## AUFGABEN
1. Fasse den Text über die Kritik am Wiener Polizeieinsatz in zwei Sätzen zusammen.
2. Schreibe den Text über die Kritik am Wiener Polizeieinsatz im Anschluss an seinen letzten Satz weiter.

## EXTRAHIERTER TEXT
■ ■ ■ ■ ■ ■ ■

Volksanwaltschaft kritisiert Polizeieinsatz

Nach Ausschreitungen bei einer Demonstration linker Demonstranten heute vor einer Woche, steht die Wiener Polizei neuerlich in der Kritik. Beobachter kritisieren, sie habe eher eskalierend agiert, also zur Aufheizung der Stimmung beigetragen als deeskalierend. Nun ist Ö1 der Bericht der Volksanwaltschaft über den Polizeieinsatz beim Akademikerball im Jänner zugespielt worden.

■ ■ ■ ■ ■ ■ ■

## DATEN

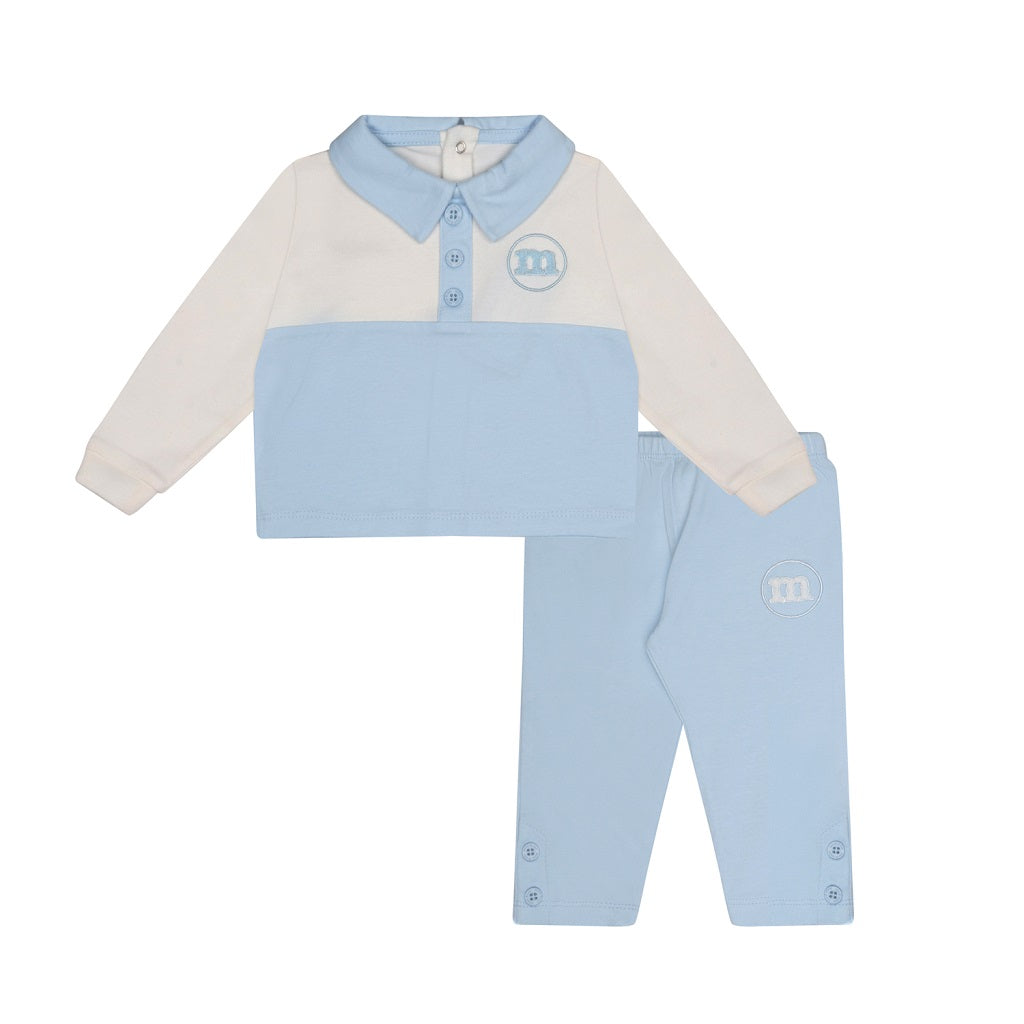 MITCH & SON 2 piece sky blue jersey polo set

■ ■ ■ ■ ■ ■ ■

## LÖSUNGEN
1. Nach Ausschreitungen bei einer Demonstration linker Demonstranten vor einer Woche steht die Wiener Polizei erneut in der Kritik, weil Beobachter ihr vorwerfen, eher eskalierend als deeskalierend agiert zu haben. Nun ist Ö1 der Bericht der Volksanwaltschaft über den Polizeieinsatz beim Akademikerball im Jänner zugespielt worden.

2.
Morgenjournal, 24.5.2014

Bericht über Polizeieinsatz

Zahlreiche Kritikpunkte aber auch zwei positive Absätze stehen in dem achtseitigen Bericht von Volksanwalt Peter Fichtenbauer an die Innenministerin. Zunächst das Positive: Die einzelnen Beamten hätten meist professionell reagiert auf Provokationen - etwa wenn sich Demonstranten an Schutzschilde gelehnt oder Polizisten lächerlich gemacht haben. Und Festnahmen seien korrekt abgelaufen. Aber kritisiert wird unter anderem übertriebener Pfefferspray-Einsatz nahe dem Parlament. Eine Volksanwaltschafts-Delegation hat beobachtet: "Gegen die bereits zurückweichenden Demonstranten, die wegen der großen Menschenmenge nicht schneller zurückweichen konnten, sei Pfefferspray eingesetzt worden"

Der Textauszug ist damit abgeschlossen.